Yusuf Güney’in peşine takılalım
Bu sorumluluğu sadece siyasetçilere, askerlere ve bürokratlara terk etmek insafsızlık olur. Vatandaş olarak her birimizin üzerine düşen görevler var. Şov dünyasının da...
Şarkıcı Yusuf Güney'i iki haftadır dikkatle takip ediyorum.
Güneydoğu'daki askeri birlikleri, karakolları, üsleri ziyaret edip hem sohbeti, hem de şarkılarıyla Mehmetçik'e moral verip destek oluyor.

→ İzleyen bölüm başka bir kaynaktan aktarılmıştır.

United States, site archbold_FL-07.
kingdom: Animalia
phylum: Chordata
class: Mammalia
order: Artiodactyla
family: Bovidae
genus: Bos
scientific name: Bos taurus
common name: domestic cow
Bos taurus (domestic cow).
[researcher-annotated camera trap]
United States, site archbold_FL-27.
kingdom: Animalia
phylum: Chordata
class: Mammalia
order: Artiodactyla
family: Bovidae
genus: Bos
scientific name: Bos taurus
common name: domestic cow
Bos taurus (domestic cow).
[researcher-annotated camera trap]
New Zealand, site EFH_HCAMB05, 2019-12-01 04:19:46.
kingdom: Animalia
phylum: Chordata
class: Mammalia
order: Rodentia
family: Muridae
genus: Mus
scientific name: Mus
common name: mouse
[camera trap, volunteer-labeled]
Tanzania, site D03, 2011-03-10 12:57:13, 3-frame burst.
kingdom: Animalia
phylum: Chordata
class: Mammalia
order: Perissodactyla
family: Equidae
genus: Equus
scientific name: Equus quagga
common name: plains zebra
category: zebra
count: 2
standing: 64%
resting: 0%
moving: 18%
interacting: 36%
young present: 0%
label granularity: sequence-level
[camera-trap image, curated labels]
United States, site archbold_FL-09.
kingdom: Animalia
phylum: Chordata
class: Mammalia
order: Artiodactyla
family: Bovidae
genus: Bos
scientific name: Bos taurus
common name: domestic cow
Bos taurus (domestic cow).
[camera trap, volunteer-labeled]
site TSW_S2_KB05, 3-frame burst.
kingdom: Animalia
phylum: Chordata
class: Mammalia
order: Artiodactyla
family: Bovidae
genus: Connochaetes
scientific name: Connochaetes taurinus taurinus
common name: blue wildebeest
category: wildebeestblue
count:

Sınırın sıfır noktasında askerlerle aynı karavanaya kaşık sallıyor.
Aslında o da diğerleri gibi barların, konser salonlarının sıcak ve güvenli havasında parasına para katabilirdi. Ama öyle yapmadı. Atladı askeri helikoptere; zaman zaman aç susuz kaldı, zaman zaman soğuktan titredi ve o şartları bire bir yaşayıp özümseyerek adeta kendi çapında bir 'hava indirme harekatına' girişti.
Yusuf Güney, önümüzdeki günlerde bu operasyonunu dalga dalga genişleterek, gidilmedik askeri nokta bırakmayacağını söylüyor.
Helal olsun diyorum. Kulağıma çalınanlara göre Demet Akalın'ın da benzer bir projesi varmış. Ama bu işi bir-iki sanatçının yüce gönüllülüğüne bırakmak olmaz. 'Vatanperver' olmak, oturduğumuz yerden attığımız birkaç tweet'le de savuşturulmaz. Önerim şu: Sanatçılar el ele, omuz omuza versin, organizatörler devreye girsin, İçişleri Bakanlığı, Milli Savunma Bakanlığı ve Genelkurmay Başkanlığı'nın himayesinde sanatçı grupları doğu ve güneydoğuda son derece güç şartlar altında vatanı bekleyen askerlerimize moral verecek konserler düzenlesin. Onlara 'Yanınızdayız, dualarımız sizinle' diyelim.
TRT Müzik kanalı da toplasın ekibini, alsın teçhizatını, bu kervana katılıp her hafta konserleri 'canlı' yayınlasın.
Var mısınız?
Ayrıntılar için lütfen tıklayın.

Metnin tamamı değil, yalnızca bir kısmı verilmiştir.